SOURCE MATERIAL Start Marker
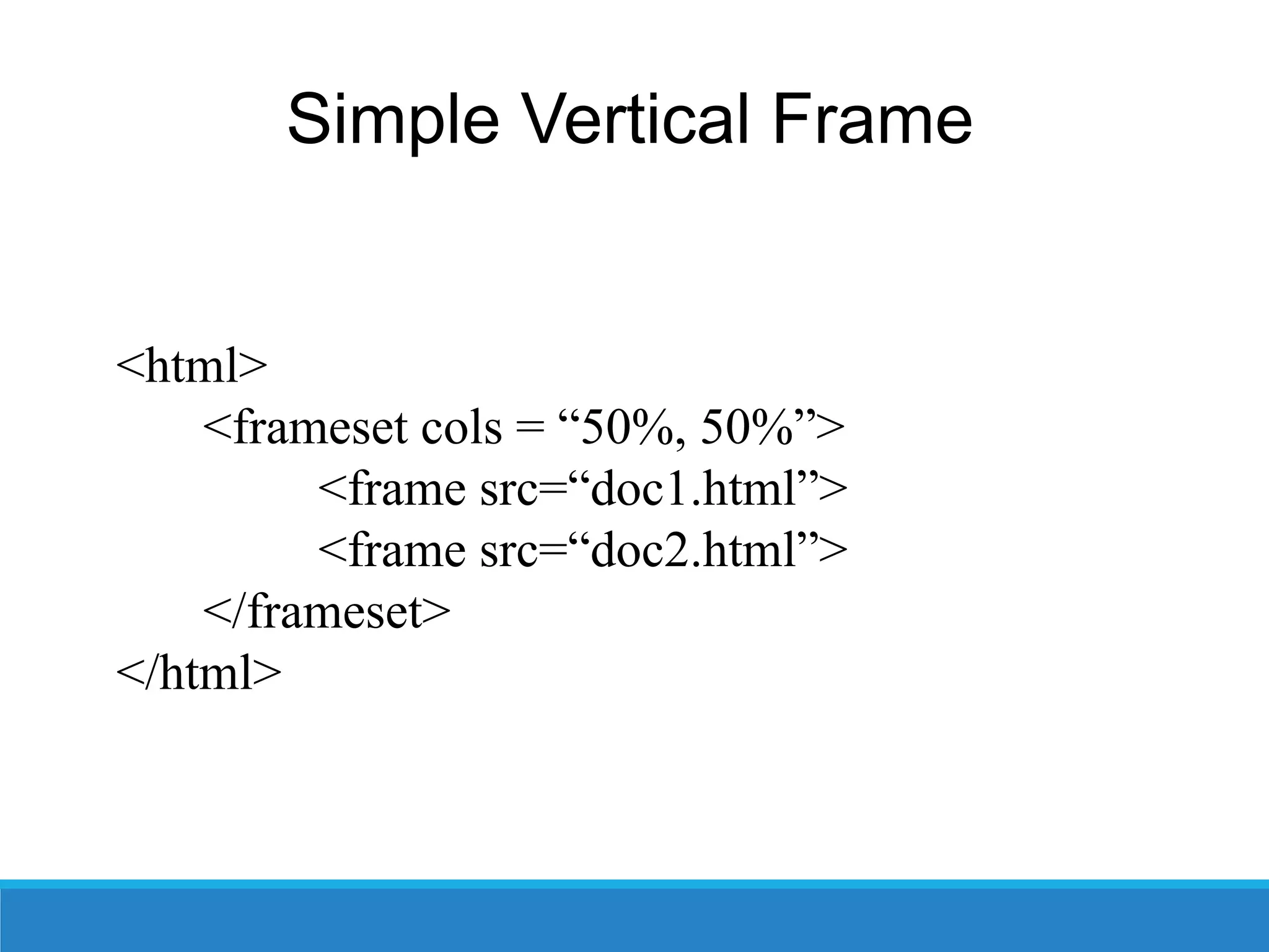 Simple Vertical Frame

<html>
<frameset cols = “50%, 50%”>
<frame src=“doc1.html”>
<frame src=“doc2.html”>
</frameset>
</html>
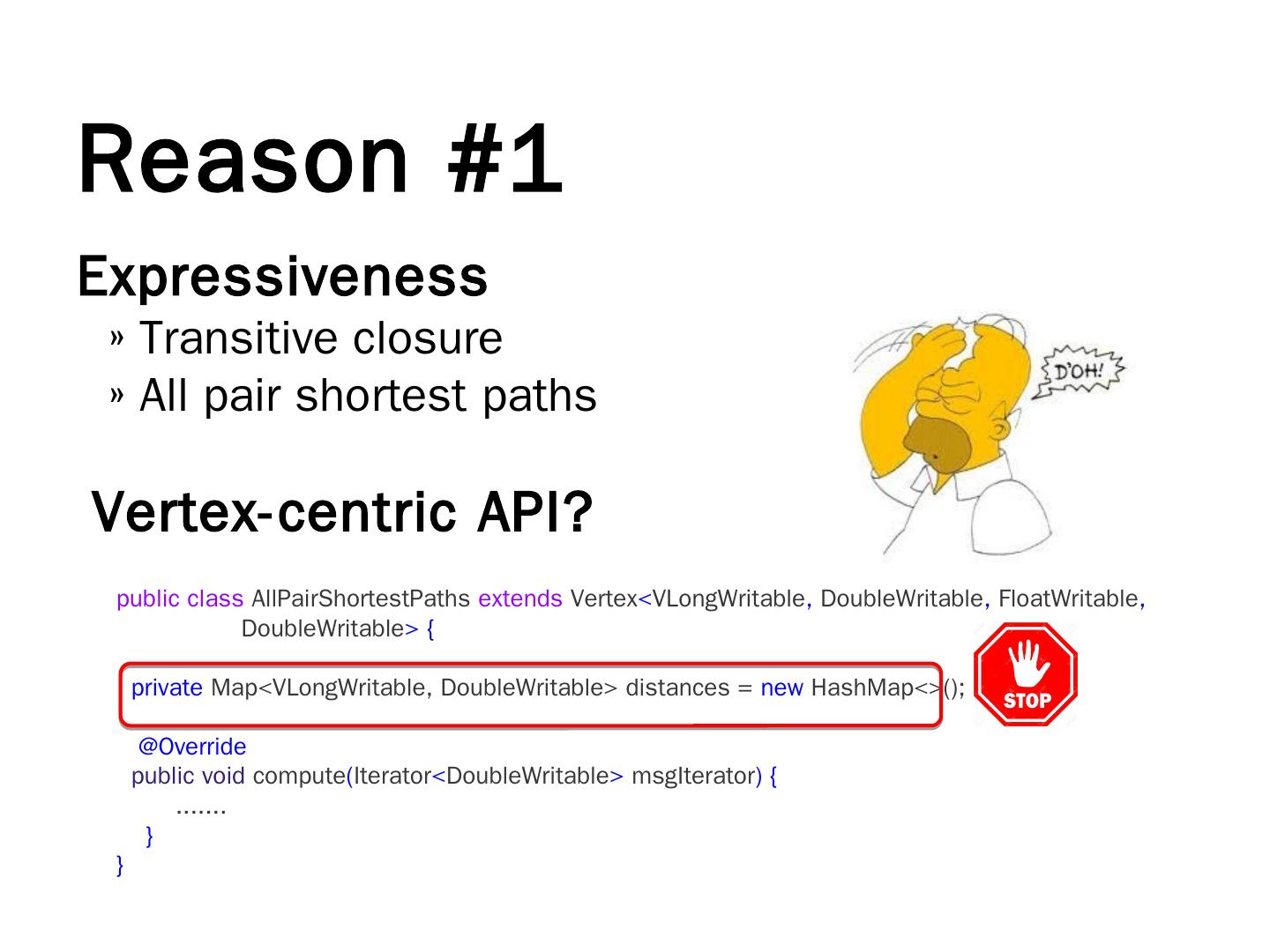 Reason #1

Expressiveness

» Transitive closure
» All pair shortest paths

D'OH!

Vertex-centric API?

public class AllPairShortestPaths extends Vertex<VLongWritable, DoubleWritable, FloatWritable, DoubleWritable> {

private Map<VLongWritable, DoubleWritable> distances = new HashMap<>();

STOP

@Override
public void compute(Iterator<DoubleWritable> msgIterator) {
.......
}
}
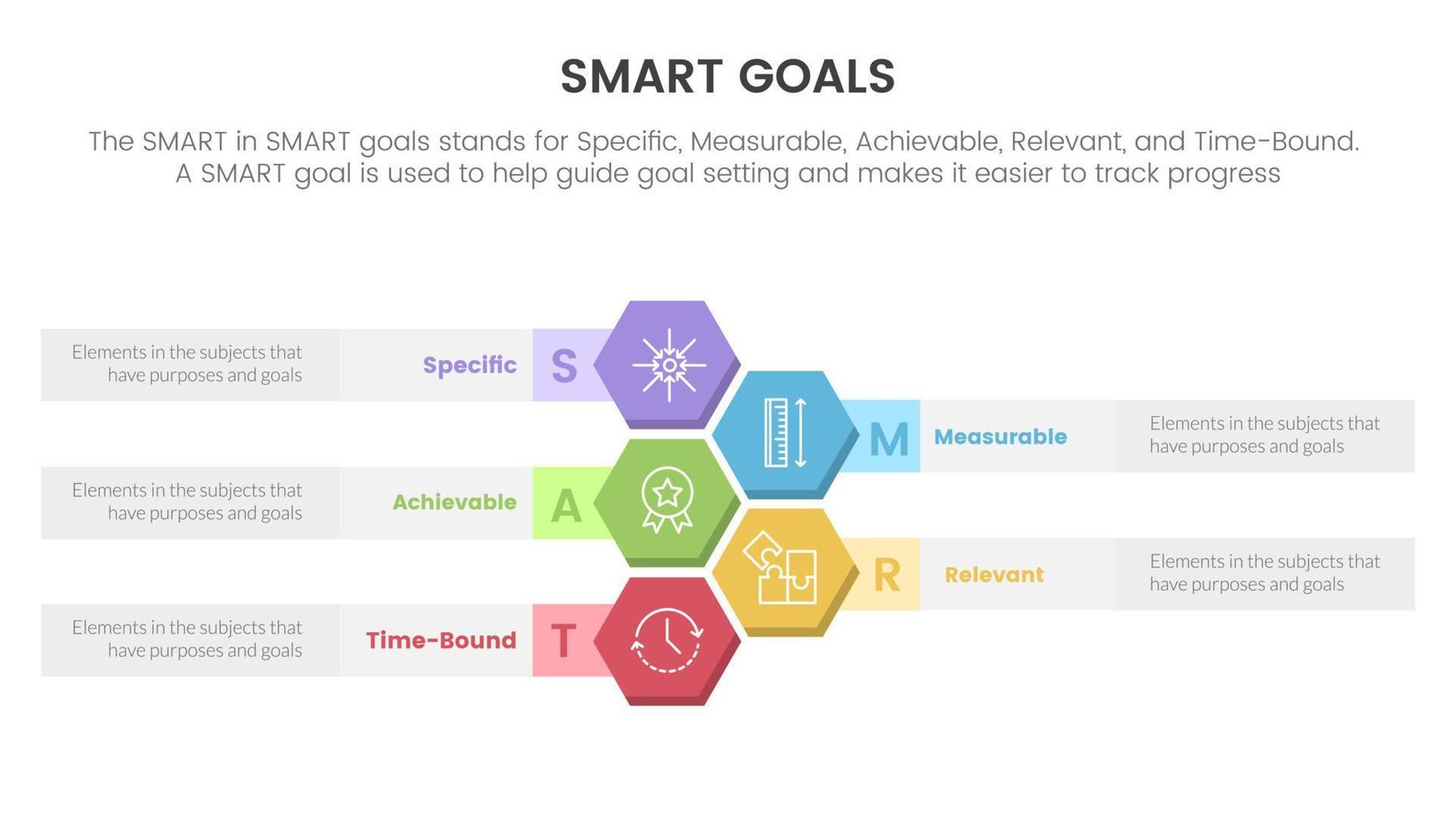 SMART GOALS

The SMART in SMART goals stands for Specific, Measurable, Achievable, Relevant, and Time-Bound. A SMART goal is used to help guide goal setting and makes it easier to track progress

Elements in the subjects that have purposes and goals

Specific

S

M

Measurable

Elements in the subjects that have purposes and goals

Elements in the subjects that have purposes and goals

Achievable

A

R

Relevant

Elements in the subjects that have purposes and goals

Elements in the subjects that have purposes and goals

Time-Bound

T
SOURCE MATERIAL End Marker
### TRY IT
Give the count of lines in the records that contain "VLongWritable", and no other text.

### SOLUTION BELOW
2